### SHORT EXERCISE
Print every one of the rows below word for word, omitting the pictures.

--- Start of DATASET EXTRACT ---

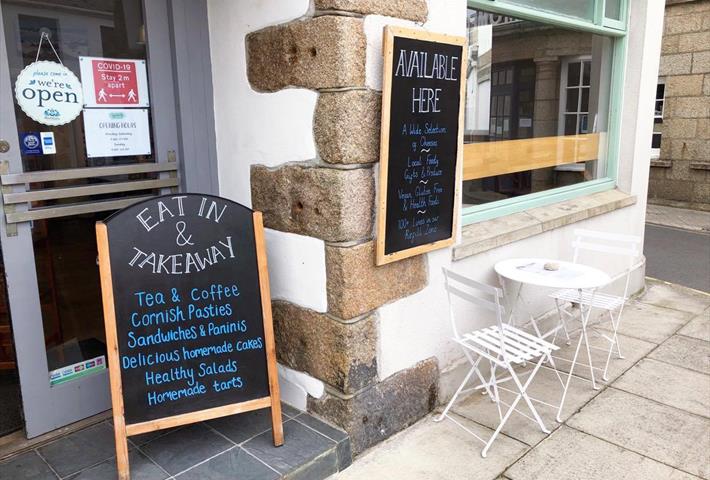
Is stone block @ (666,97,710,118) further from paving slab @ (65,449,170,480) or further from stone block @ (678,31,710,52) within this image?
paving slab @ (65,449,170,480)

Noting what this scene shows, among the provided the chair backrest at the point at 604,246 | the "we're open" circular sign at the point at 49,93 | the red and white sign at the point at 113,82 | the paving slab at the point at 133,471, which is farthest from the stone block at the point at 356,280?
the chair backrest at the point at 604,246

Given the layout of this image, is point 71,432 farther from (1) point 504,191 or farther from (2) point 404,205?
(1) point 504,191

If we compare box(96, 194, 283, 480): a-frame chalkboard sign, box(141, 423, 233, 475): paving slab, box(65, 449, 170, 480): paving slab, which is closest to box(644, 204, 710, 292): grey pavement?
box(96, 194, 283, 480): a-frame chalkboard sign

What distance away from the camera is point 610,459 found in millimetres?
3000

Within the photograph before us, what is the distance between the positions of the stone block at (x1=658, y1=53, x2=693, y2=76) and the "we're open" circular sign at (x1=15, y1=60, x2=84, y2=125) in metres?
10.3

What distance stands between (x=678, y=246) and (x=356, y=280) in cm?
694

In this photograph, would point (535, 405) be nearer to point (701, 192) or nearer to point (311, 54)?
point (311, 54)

--- End of DATASET EXTRACT ---

### SOLUTION TO THE EXERCISE
Is stone block @ (666,97,710,118) further from paving slab @ (65,449,170,480) or further from stone block @ (678,31,710,52) within this image?
paving slab @ (65,449,170,480)

Noting what this scene shows, among the provided the chair backrest at the point at 604,246 | the "we're open" circular sign at the point at 49,93 | the red and white sign at the point at 113,82 | the paving slab at the point at 133,471, which is farthest from the stone block at the point at 356,280?
the chair backrest at the point at 604,246

Given the layout of this image, is point 71,432 farther from (1) point 504,191 or farther from (2) point 404,205?
(1) point 504,191

If we compare box(96, 194, 283, 480): a-frame chalkboard sign, box(141, 423, 233, 475): paving slab, box(65, 449, 170, 480): paving slab, which is closest to box(644, 204, 710, 292): grey pavement?
box(96, 194, 283, 480): a-frame chalkboard sign

What distance away from the camera is point 610,459 found in millimetres?
3000

Within the photograph before us, what is the distance between the positions of the stone block at (x1=658, y1=53, x2=693, y2=76) and the "we're open" circular sign at (x1=15, y1=60, x2=84, y2=125) in metres?
10.3

What distance stands between (x=678, y=246) and (x=356, y=280) in cm?
694

In this photograph, would point (535, 405) be nearer to point (701, 192) or nearer to point (311, 54)?
point (311, 54)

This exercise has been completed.